=== Problem details ===
Return all of the data exactly as written, without the pictures.

======

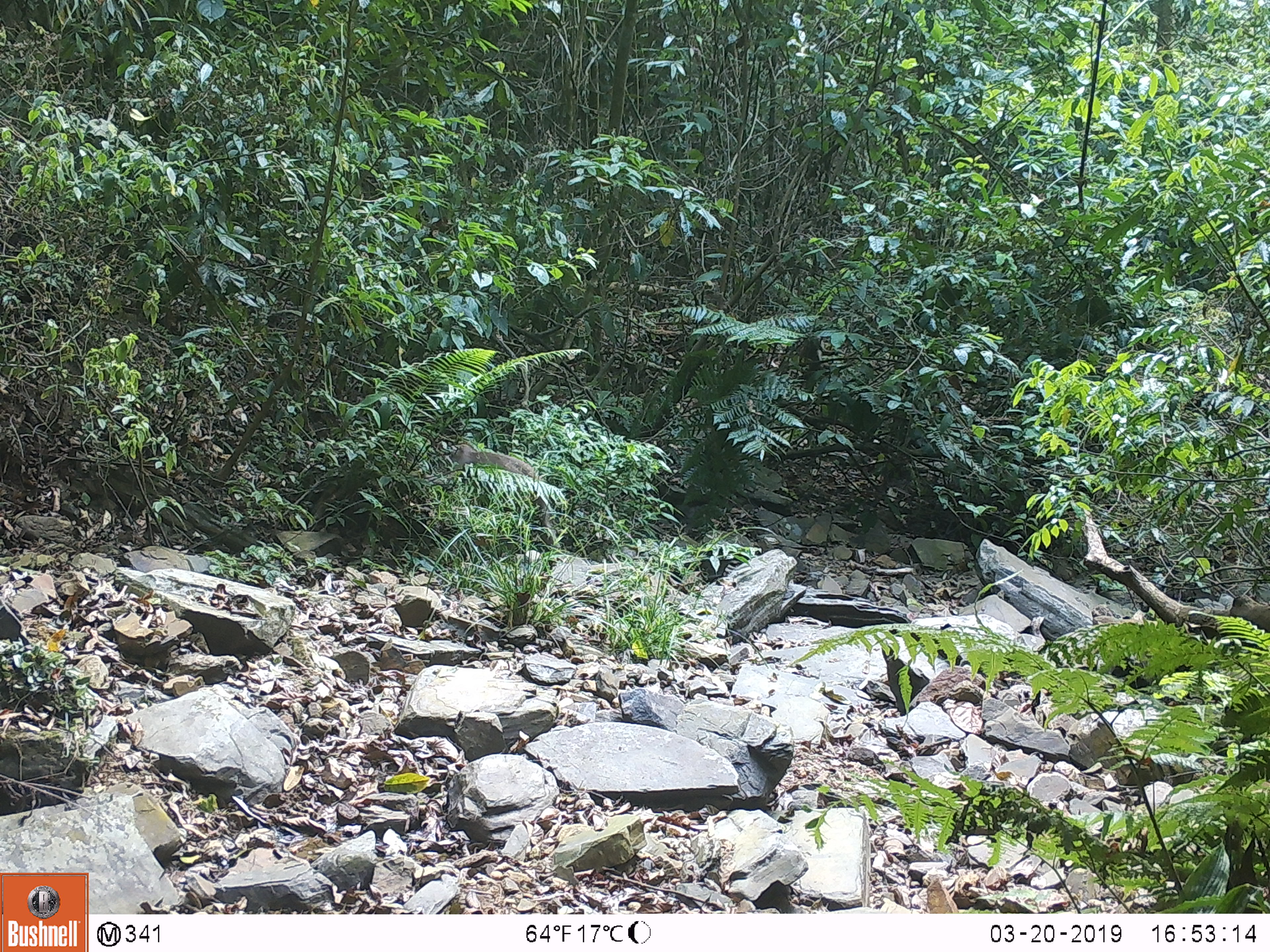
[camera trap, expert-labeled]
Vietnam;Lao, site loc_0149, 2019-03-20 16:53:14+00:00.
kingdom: Animalia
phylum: Chordata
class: Mammalia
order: Primates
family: Cercopithecidae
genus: Macaca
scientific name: Macaca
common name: macaques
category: assam or rhesus macaque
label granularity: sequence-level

======

=== Exercise answer ===
[camera trap, expert-labeled]
Vietnam;Lao, site loc_0149, 2019-03-20 16:53:14+00:00.
kingdom: Animalia
phylum: Chordata
class: Mammalia
order: Primates
family: Cercopithecidae
genus: Macaca
scientific name: Macaca
common name: macaques
category: assam or rhesus macaque
label granularity: sequence-level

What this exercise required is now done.